◆ WHAT TO DO ◆
Wherever a line in the data below holds "hardness", copy that line.

Stored data:

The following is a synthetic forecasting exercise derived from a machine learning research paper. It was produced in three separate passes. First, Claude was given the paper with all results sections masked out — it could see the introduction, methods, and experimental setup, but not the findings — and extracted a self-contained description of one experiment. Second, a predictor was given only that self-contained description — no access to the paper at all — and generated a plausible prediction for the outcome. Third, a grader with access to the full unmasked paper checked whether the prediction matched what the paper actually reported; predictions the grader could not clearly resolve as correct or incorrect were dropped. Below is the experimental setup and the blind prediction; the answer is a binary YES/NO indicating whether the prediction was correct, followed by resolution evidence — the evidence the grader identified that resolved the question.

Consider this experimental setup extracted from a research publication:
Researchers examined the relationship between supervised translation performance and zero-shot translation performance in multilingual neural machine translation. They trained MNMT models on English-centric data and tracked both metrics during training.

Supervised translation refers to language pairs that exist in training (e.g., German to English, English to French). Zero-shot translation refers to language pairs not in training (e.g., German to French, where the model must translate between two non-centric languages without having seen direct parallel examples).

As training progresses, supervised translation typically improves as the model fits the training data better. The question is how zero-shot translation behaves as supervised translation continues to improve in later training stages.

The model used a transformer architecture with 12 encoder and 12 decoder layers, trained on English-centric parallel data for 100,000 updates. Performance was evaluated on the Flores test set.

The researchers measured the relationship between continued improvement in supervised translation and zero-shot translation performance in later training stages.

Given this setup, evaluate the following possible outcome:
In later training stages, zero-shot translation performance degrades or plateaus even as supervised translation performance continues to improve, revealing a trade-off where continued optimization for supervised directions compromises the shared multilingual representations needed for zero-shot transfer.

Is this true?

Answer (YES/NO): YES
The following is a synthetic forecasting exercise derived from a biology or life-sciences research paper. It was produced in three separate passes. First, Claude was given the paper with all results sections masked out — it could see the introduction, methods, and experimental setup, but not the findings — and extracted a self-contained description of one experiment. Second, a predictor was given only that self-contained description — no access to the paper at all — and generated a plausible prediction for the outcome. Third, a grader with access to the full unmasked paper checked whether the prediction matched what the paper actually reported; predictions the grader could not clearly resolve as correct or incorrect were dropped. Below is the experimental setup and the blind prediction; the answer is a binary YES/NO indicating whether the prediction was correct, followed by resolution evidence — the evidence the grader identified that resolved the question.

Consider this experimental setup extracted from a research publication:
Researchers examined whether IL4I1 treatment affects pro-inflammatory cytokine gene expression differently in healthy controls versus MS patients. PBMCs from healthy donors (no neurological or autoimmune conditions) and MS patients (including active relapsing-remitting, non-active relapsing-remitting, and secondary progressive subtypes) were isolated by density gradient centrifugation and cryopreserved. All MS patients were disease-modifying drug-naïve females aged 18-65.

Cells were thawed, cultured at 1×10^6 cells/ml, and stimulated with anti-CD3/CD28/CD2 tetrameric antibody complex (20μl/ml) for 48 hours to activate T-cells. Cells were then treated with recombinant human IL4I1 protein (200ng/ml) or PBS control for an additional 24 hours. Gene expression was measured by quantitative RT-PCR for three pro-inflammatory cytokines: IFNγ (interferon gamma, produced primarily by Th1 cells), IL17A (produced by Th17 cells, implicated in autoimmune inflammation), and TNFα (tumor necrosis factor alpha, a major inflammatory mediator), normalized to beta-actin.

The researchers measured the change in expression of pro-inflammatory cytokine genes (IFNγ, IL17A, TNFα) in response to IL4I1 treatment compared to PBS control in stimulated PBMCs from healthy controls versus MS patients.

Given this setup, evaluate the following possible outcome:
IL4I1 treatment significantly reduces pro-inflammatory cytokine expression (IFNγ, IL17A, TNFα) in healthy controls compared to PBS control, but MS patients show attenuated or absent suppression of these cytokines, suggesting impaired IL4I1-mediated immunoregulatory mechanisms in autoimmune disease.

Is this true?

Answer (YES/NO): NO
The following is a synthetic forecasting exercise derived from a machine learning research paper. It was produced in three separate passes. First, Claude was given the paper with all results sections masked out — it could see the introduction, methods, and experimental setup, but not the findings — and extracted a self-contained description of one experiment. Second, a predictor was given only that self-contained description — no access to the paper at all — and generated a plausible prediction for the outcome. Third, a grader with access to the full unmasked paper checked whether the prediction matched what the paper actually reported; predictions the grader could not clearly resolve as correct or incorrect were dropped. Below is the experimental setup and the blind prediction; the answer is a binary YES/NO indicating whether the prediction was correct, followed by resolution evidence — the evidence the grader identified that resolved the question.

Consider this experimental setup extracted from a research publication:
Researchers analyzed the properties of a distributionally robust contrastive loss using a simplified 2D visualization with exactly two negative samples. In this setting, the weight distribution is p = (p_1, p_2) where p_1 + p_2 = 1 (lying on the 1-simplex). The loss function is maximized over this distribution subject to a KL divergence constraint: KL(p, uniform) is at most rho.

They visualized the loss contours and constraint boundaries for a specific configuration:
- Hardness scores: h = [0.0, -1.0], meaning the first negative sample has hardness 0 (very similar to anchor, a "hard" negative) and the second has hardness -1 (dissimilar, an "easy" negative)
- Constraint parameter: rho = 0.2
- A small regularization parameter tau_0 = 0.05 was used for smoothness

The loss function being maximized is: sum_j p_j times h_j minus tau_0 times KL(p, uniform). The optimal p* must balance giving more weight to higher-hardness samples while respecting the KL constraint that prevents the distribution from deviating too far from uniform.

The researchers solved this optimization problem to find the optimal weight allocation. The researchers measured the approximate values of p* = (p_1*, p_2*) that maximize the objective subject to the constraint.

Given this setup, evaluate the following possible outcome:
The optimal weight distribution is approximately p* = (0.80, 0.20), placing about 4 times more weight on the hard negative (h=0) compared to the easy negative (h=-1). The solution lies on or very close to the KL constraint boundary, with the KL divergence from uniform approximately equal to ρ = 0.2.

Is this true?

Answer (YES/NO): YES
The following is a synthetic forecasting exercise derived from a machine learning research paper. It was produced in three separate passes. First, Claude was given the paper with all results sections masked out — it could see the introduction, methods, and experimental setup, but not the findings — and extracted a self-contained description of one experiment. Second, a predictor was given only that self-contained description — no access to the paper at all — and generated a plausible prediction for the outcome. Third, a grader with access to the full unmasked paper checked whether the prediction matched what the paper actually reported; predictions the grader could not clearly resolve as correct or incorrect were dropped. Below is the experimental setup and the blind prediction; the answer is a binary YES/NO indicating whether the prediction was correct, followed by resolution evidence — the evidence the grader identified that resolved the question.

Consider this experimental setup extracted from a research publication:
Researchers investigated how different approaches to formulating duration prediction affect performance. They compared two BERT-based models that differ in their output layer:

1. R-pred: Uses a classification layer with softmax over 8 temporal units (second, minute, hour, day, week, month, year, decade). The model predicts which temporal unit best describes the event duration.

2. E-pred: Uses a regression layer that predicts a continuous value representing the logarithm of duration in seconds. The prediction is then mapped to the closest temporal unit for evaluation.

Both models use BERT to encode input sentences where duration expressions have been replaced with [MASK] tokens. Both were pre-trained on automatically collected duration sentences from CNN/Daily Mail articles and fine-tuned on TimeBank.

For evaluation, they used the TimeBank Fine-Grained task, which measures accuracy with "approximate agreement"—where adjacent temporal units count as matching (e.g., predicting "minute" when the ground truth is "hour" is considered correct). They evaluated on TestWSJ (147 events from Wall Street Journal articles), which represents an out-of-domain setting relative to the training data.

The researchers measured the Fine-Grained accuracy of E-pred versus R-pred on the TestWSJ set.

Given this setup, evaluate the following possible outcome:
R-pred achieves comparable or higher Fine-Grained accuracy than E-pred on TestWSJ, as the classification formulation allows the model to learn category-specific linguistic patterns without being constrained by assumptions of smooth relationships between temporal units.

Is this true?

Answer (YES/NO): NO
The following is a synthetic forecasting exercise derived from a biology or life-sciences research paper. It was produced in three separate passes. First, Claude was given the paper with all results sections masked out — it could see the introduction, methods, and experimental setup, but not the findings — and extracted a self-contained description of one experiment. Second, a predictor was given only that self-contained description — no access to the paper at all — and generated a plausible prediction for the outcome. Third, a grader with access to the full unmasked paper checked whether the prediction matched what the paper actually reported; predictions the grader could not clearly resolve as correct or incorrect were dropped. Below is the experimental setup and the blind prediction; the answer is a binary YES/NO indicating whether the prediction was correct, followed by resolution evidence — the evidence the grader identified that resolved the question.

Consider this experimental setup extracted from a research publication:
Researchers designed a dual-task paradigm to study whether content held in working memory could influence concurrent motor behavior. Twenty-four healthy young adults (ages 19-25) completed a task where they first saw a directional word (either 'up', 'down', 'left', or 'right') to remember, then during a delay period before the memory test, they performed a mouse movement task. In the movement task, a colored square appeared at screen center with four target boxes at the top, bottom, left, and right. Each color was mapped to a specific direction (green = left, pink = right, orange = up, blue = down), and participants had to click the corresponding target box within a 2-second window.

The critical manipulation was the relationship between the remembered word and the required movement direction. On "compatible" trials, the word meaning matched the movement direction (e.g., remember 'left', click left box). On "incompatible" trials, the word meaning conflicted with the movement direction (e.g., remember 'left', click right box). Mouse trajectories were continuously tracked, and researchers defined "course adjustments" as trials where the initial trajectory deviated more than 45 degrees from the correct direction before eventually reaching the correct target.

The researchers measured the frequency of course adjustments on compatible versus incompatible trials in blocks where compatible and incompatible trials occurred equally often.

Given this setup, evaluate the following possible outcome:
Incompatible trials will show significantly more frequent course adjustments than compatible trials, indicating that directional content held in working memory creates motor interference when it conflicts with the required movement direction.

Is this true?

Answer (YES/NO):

◆ RESULT OF THE TASK ◆
- Hardness scores: h = [0.0, -1.0], meaning the first negative sample has hardness 0 (very similar to anchor, a "hard" negative) and the second has hardness -1 (dissimilar, an "easy" negative)
The loss function being maximized is: sum_j p_j times h_j minus tau_0 times KL(p, uniform). The optimal p* must balance giving more weight to higher-hardness samples while respecting the KL constraint that prevents the distribution from deviating too far from uniform.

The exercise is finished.